Note: the API filed suit against the EPA following its waiver decision. More here.
“The EPA decision was absolutely the right one. I have a background in economics and what they basically said -- after doing extensive economic analyses through the USDA – was that if the RFS was waived it would have an impact of less than 1 percent on the price of corn. I believe that projection is entirely correct.
“What drives the use of corn and ethanol today is both the price of corn and the value of gasoline. As long as those two variables are in the right relationship, they’ll produce ethanol. Now, that may not lead to the building of another ethanol plant – that’s a whole different decision. But if the plant is already there it will produce ethanol if variable costs, and a bit more, can be covered. They can do that with the current price relationship.
“Secondly, the much bigger issue at play here is: what would waiving the RFS do to the rest of the biofuels industry? By ‘rest of the industry’ I’m not talking so much talking about corn-based ethanol as I am about advanced biofuels, cellulosic ethanol. That whole sector is in roughly the same place that corn-based ethanol was in 15 or 20 years ago. It’s barely, marginally economically competitive. It will likely be competitive if there is some long-term market assurance. If there isn’t, however, you just aren’t going to bring investment dollars in.
“The real promise of biofuels is when we can turn waste materials and woody biomass into useable biofuel products. Then, you have something really special and we’re on the verge of that happening. Waiving the RFS would send a message to that sector of the biofuels industry is, ‘You can’t depend on public policy to stay the same. There’s too much risk.’ With that, market opportunities would disappear, very possibly, overnight.

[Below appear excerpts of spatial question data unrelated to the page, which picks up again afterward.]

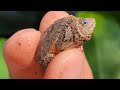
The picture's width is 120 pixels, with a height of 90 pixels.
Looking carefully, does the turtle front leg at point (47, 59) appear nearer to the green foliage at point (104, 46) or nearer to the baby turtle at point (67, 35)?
the baby turtle at point (67, 35)

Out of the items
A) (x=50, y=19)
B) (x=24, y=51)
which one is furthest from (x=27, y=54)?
(x=50, y=19)

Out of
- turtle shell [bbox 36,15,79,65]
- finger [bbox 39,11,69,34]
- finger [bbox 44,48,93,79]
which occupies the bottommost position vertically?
finger [bbox 44,48,93,79]

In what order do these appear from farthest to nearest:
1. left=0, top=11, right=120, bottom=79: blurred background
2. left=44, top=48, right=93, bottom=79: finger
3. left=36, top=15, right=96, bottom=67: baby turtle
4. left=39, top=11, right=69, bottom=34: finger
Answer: left=0, top=11, right=120, bottom=79: blurred background → left=39, top=11, right=69, bottom=34: finger → left=36, top=15, right=96, bottom=67: baby turtle → left=44, top=48, right=93, bottom=79: finger

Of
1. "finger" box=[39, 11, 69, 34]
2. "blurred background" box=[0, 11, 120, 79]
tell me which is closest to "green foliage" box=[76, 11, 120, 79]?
"blurred background" box=[0, 11, 120, 79]

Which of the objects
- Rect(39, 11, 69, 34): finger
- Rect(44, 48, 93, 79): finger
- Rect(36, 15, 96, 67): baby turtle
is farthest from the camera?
Rect(39, 11, 69, 34): finger

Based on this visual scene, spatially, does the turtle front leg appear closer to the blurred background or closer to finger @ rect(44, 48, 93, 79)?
finger @ rect(44, 48, 93, 79)

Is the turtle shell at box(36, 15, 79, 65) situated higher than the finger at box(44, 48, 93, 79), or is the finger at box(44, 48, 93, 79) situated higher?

“If you don’t get over the ‘valley of death’ – as they call it in regards to economic development – where you try new technologies or procedures that cost more than they will once all the bugs are worked out, the effort goes belly-up.”
So what would you do to help the livestock, poultry and dairy industries?
“This is a very real issue (for those sectors). The same economic dynamic I just talked about with ethanol is precisely the same as everyone in the livestock industry is faced with.
“(National Farmers Union) is a general farm organization and a bunch of livestock producers are members. By and large, the bulk of them are supportive of the RFS for a couple of reasons. One is there is a very developed food alternative with the DDGs (Dried Distillers Grains) that come out of ethanol. Another reason is national security, reducing our dependence on foreign energy and those kinds of things.
“More specifically, given the depth of the drought that we’re still in, there are some very dramatic losses in the livestock sector that have occurred. The unfortunate reality is that most of our public policies that are supportive in terms of safety net programs are designed for crop producers. Historically, much of the reason for that is livestock producers haven’t wanted to be part of that net.
“Nonetheless, we have a very good crop insurance program that will come very close to making most grain producers whole, even if they had a disastrous yield. They’ll get a crop insurance payment to make up the difference.
“But any livestock will now face a feed market significantly higher than it was before the drought set in. That’s why we’ve been so supportive of moving a farm bill through the lame duck session and including a disaster title. We’d include a provision to backfill for 2012 (when the last disaster program for livestock producers expired), specifically to deal with livestock losses but also to provide some assurance that there’ll be that sort of safety net if there’s another disaster in the next five years.
“Our members’ philosophy has always been that safety nets should be designed to help when times are difficult, not when times are good. When the market collapses, you need a safety net. When disaster strikes, you need a safety net. A permanent disaster title in the next farm bill is the only realistic way to provide some assistance to the livestock sector, right now.”